Nell’aula di una scuola pubblica un’insegnante attende il colloquio con le famiglie. È in tensione, compulsa il telefono, sembra a disagio. Giunge la mamma di uno scolaro di prima media, si presenta. L’insegnante è scossa, quasi incredula, il suo disagio aumenta. Non è il genitore che pensava di incontrare. La madre è agitata, dice di avere un appuntamento, vuole parlare con la preside, esige spiegazioni e costringe l’ignara insegnante a chiamarla al telefono per sollecitarla a presentarsi. È un momento di stallo imbarazzante, un dialogo frammentario che prelude allo svelamento del motivo della richiesta. Corryn, così pretende di essere chiamata e non signora Fell, è la mamma di Gidion, sospeso alcuni giorni prima e tornato a casa pieno di lividi e lei vuole capire cosa sia successo davvero. Un atto di bullismo? Ne è stato vittima o autore? Certamente si sarà trattato di qualcosa di terribile che ha sconvolto l’anima del ragazzo.
La donna esprime un dolore incontenibile, un tormento che scaturisce dal dubbio e che soltanto nella comprensione delle cause e delle responsabilità può trovare una catarsi. Cercare la verità è l’unica strada percorribile per comprendere il gesto estremo che il ragazzo ha compiuto contro se stesso sparandosi nel garage di casa, e così liberarsi dal senso di colpa che attanaglia e fa sentire un genitore inadeguato. Un metronomo batte ritmicamente il tempo.
Nel tentativo di autoassolversi scaglia le responsabilità sul corpo docente, che ha trattato il figlio con noncuranza non comprendendo i rapporti con i compagni e sospendendolo a causa di un tema. L’insegnante tenta di attutirne la furia. L’accertamento della verità tra due interlocutrici che sostengono presupposti divergenti è un nodo inestricabile. Un nodo gordiano che non può essere sciolto in un faccia a faccia drammatico che segna la sconfitta di entrambe le parti. Non sempre si può giungere alla verità, è la tesi di Johnna Adams, esponente della nuova drammaturgia statunitense, che già nel titolo originale “Gidion’s Knot” evoca il “gordian’s knot” (nodo gordiano) che non si può sciogliere, solo tagliare di netto. Il testo ha ricevuto una menzione speciale dalla Steinberg American Theatre Critics Association ed è stato messo in scena da altre 40 produzioni americane.

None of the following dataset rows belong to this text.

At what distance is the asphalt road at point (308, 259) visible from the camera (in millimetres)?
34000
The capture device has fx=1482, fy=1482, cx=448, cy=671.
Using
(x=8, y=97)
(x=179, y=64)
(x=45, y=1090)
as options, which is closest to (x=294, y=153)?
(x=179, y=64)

La preside ha mentito e non arriverà. La malcapitata insegnante difende la versione ufficiale della scuola e non attenua il disprezzo per l’allievo. Corryn sfoga l’ira scaraventando a terra i banchi. Entrambe sono fragili, non padroneggiano le circostanze e si ritrovano abbracciate a condividere un dolore impossibile da dominare, che chiama in causa ciascun individuo e tutta la società come corresponsabili dell’educazione e della formazione dei giovani, umiliati e carnefici. Lo scontro spietato sfocia in una sconfitta collettiva. Da una parte le famiglie che giustificano tutti i comportamenti dei figli, dall’altra gli insegnanti che hanno perso autorevolezza. Le due donne sono gli archetipi di questo dualismo insanabile.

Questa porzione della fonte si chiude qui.